2) The customer made additional test cases, where they downgraded SSSD, which required them to clear the cache after SSSD would not start properly:

   ----------------------
   TEST #2: 
   I downgrade 'sssd' to the previous version, I kept the same kernel.

   kernel: 3.10.0-862.el7.x86_64
   sssd: sssd-1.15.2-50.el7_4.11.x86_64

   Result:
   The playbook complete succesfully.

   Result time:
   real    0m13.991s
   user    0m2.242s
   sys     0m0.627s

   As you can see, the execution took half the time for version 1.15 vs 1.16.

   IMPORTANT:
   After the downgrade to version 1.15, when I restart 'sssd', I had the following error:

   # systemctl status sssd.service
    sssd.service - System Security Services Daemon
      Loaded: loaded (/usr/lib/systemd/system/sssd.service; enabled; vendor preset: disabled)
     Drop-In: /etc/systemd/system/sssd.service.d
              journal.conf
      Active: failed (Result: exit-code) since Mon 2018-05-07 10:05:31 EDT; 9s ago
     Process: 47975 ExecStart=/usr/sbin/sssd -i -f (code=exited, status=3)
    Main PID: 47975 (code=exited, status=3)

   May 07 10:05:31 ls0oegip100 systemd[1]: Starting System Security Services Daemon...
   May 07 10:05:31 ls0oegip100 sssd[47975]: Starting up
   May 07 10:05:31 ls0oegip100 sssd[47975]: Lower version of database is expected!
   May 07 10:05:31 ls0oegip100 sssd[47975]: Removing cache files in /var/lib/sss/db should fix the issue, but note that removing cache files will also remove all of your cached credentials.
   May 07 10:05:31 ls0oegip100 systemd[1]: sssd.service: main process exited, code=exited, status=3/NOTIMPLEMENTED
   May 07 10:05:31 ls0oegip100 systemd[1]: Failed to start System Security Services Daemon.
   May 07 10:05:31 ls0oegip100 systemd[1]: Unit sssd.service entered failed state.
   May 07 10:05:31 ls0oegip100 systemd[1]: sssd.service failed.

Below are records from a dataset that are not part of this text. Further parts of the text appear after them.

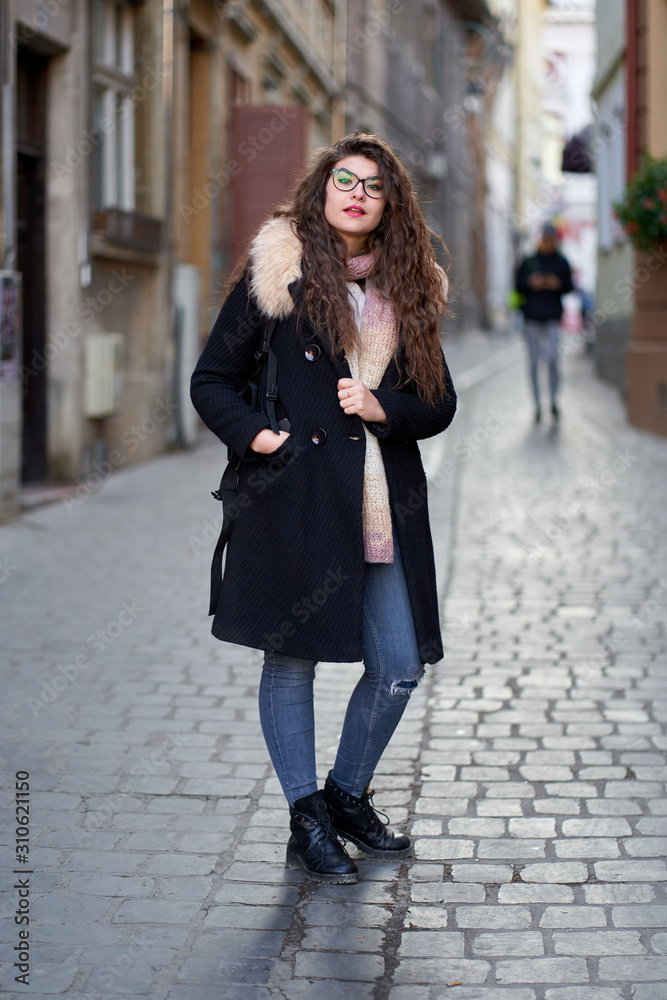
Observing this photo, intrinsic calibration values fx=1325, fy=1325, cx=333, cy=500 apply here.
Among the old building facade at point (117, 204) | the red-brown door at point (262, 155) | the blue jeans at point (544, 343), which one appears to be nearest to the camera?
the old building facade at point (117, 204)

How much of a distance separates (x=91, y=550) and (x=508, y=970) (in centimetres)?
535

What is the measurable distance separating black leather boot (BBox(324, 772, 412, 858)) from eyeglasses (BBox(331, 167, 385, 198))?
1518 mm

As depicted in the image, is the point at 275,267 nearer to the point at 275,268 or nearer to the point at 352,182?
the point at 275,268

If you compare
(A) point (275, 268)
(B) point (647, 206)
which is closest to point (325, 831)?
(A) point (275, 268)

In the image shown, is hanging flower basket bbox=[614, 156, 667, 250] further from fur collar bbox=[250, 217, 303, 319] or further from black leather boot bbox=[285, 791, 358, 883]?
black leather boot bbox=[285, 791, 358, 883]

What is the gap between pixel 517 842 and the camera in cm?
351

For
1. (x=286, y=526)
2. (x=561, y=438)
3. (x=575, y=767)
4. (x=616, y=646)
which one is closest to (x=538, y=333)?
(x=561, y=438)

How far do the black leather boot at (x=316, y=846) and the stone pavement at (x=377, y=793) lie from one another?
5 cm

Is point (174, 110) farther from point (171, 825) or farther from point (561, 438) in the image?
point (171, 825)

   I clear the contents of the '/var/lib/sss/db' directory, the start of the 'sssd' work perfectly.
   ----------------------

   I personally feel we can ignore Test Case #2, but it shows they don't experience the timeout like they do with SSSD 1.16



3) Then 2 additional tests, where they upgrade SSSD from 1.15 to 1.16, experience problems (after having cleared the SSSD cache in TEST #2 above), and only after clearing SSSD's cache *after the upgrade* did things work properly:

   ----------------------
   TEST #3:
   I upgrade to version 1.16 of 'sssd',

   kernel: 3.10.0-862.el7.x86_64
   sssd: sssd-1.16.0-19.el7.x86_64

   Result: 
   The playbook failed with error messages: "Timeout (22s) waiting for privilege escalation prompt"

   Result time:
   real    0m23.990s
   user    0m2.247s
   sys     0m0.702s


   TEST #4: 
   With the same versions of the Kernel and sssd, I clear the contents of the '/var/lib/sss/db' directory.

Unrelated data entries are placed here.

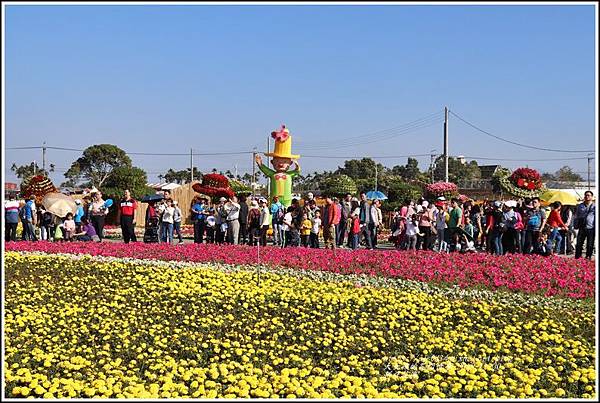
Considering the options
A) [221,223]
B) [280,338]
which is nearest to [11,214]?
[221,223]

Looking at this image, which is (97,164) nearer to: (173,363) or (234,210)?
(234,210)

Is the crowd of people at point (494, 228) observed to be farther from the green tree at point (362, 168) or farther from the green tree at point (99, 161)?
the green tree at point (362, 168)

   kernel: 3.10.0-862.el7.x86_64
   sssd: sssd-1.16.0-19.el7.x86_64

   Result: 
   The playbook complet succesfully.

   Result time:
   real    0m12.109s
   user    0m2.371s
   sys     0m0.630s
   ----------------------



4) Unfortunately, the customer has moved on after the "workaround" of clearing SSSD's cache after the upgrade and they do not have the resources to continue troubleshooting, so we do not have, and will not receive, SSSD debug logs of the failure.

Comment 5 Jakub Hrozek 2018-05-16 19:28:22 UTC

Thank you very much for clearing up the confusion.

Since the case is closed and none of our tests showed a performance regression, I think it makes sense to close the bug as WORKSFORME in a couple of days.

Comment 6 Jakub Hrozek 2018-05-23 10:54:15 UTC

Since there is no additional information to perform some kind of a post-mortem analysis, I'm going to close this bug.